A wide variety of techniques is available to study living cells, but many of them have intrinsic limitations — such as the need for damaging levels of light, the use of interfering dyes, or poor contrast and resolution.
A relatively new form of microscopy, called holotomographic microscopy, surmounts some of these limitations by splitting a light beam, diverting one part and letting the other pass through the sample. When the two parts are recombined, differences in their waveforms can be used to create an image based on differences in the refractive index of the cell’s components. By tipping the sample, multiple such images can be combined to create a 3D picture of the cell. The whole process is done without dyes and at very low levels of light, preserving the structural and behavioural integrity of the cell during image capture.

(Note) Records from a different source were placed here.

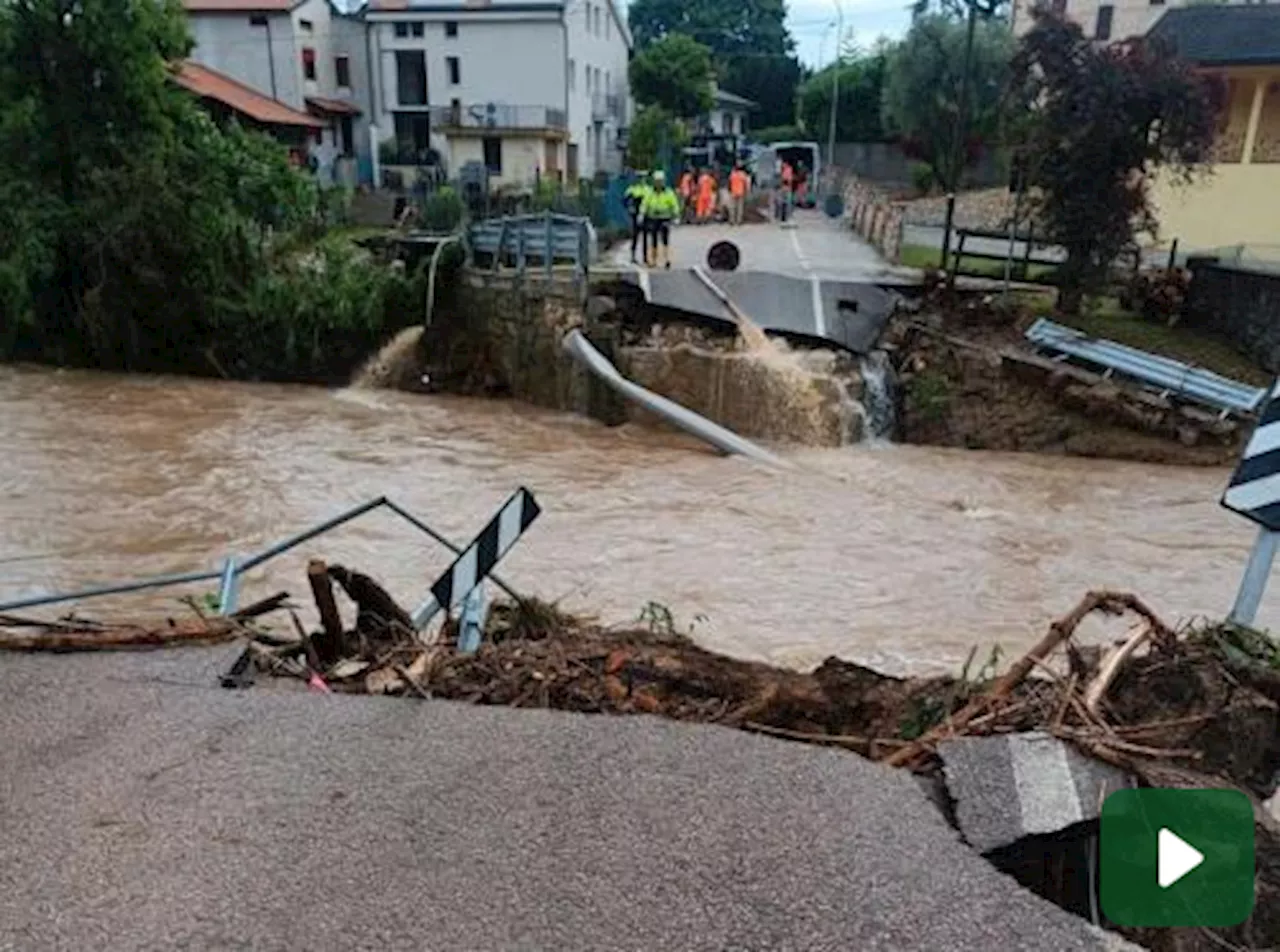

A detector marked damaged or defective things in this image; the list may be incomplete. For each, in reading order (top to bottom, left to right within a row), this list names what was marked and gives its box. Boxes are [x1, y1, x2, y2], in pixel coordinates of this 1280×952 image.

broken concrete slab [942, 726, 1131, 854]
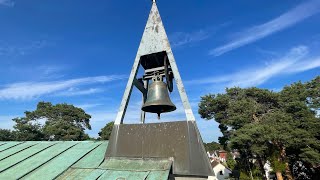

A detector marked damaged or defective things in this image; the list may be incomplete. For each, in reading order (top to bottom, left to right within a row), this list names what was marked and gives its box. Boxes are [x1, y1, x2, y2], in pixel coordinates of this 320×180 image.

rusty metal [106, 120, 214, 176]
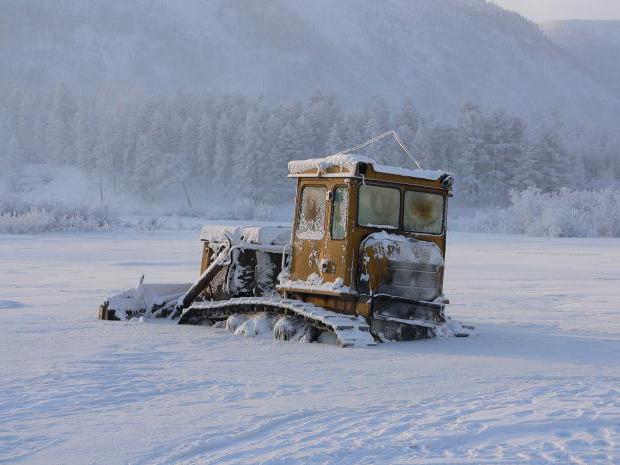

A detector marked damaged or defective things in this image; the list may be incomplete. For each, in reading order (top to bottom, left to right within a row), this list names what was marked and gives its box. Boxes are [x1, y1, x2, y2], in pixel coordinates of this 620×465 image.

rusty yellow bulldozer [99, 130, 472, 344]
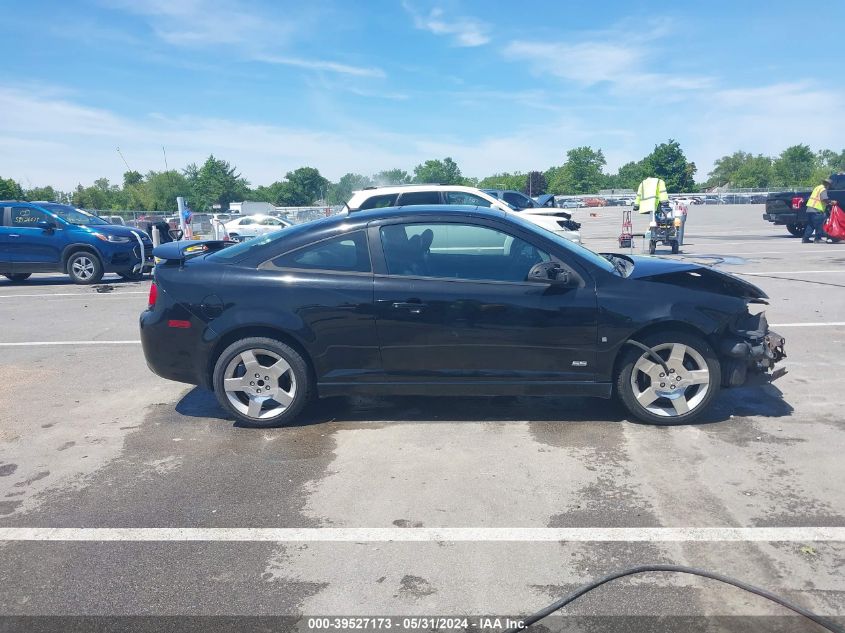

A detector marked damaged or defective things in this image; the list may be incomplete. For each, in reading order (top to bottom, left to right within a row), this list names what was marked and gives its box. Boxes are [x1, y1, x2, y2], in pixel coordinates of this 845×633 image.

crumpled bumper [720, 312, 784, 386]
front-end damage [720, 310, 784, 388]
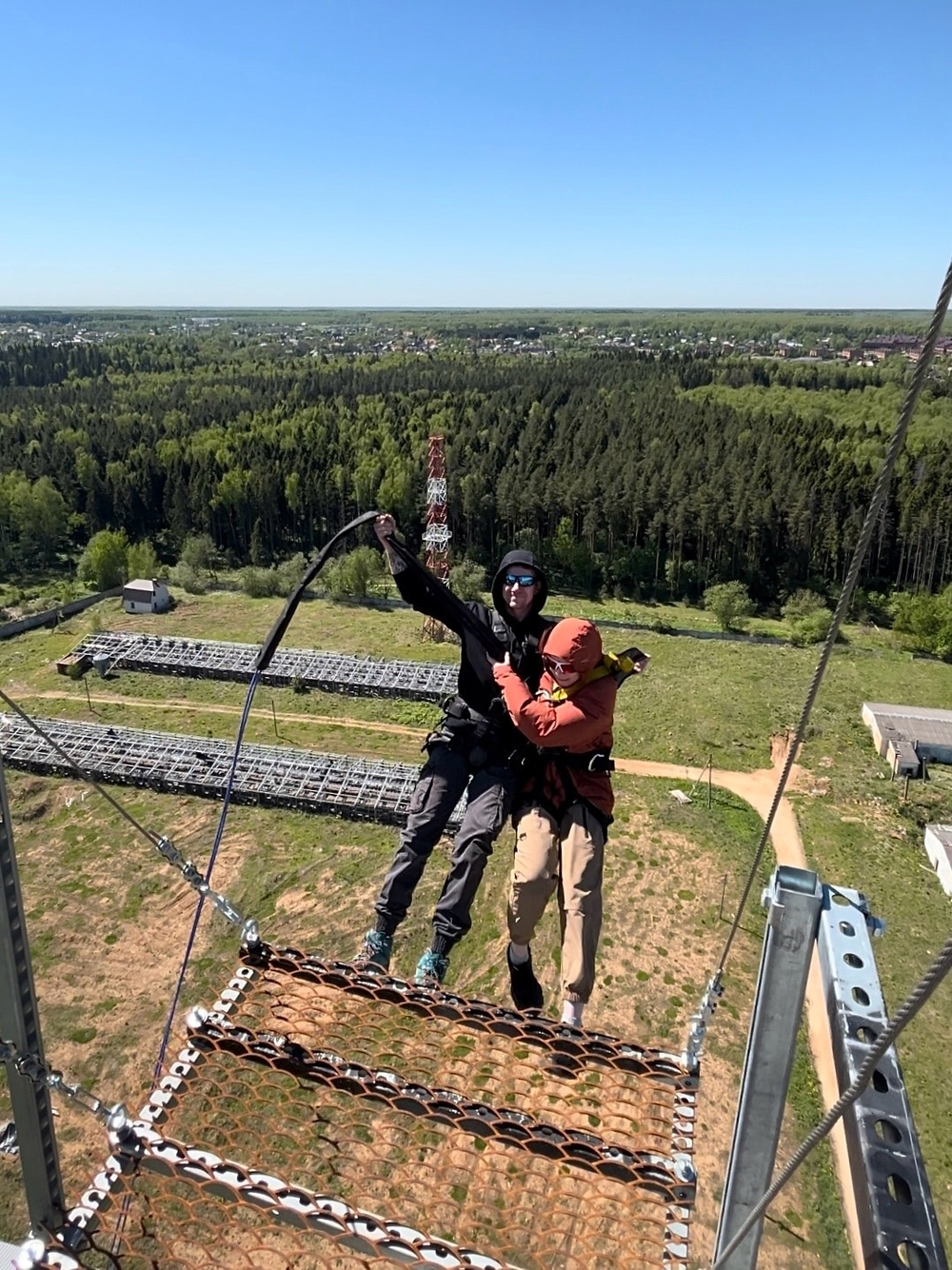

The Swiss researchers applied multiple image-processing techniques to extract quantitative data from their holotomographic images. Applying their techniques, they quantified for the first time the flux of fat droplets within a whole cell, measuring their rate of formation and changes in mass over time, and revealing new aspects of their dynamics, including the synchronisation of swelling among a subset of droplets.
The ability of the microscopic technique to capture data from the entire cell simultaneously allowed the authors to provide important new information about the intriguing but little-understood process of organelle spinning. Here, in the run-up to mitosis (the stage of the cell cycle in which the nucleus divides in two), the researchers show that the entire nucleus rotates between 80 and 700° over a period of minutes to hours.
“The ability to not only observe, but to measure dynamics of undisturbed living cells, through the application of quantification techniques to holotomographic microscopy, is likely to lead to discovery of fundamentally new cell behaviours, and new understanding of previously studied phenomena as well,” said Mathieu Frechin from microscopy company Nanolive, who led the research.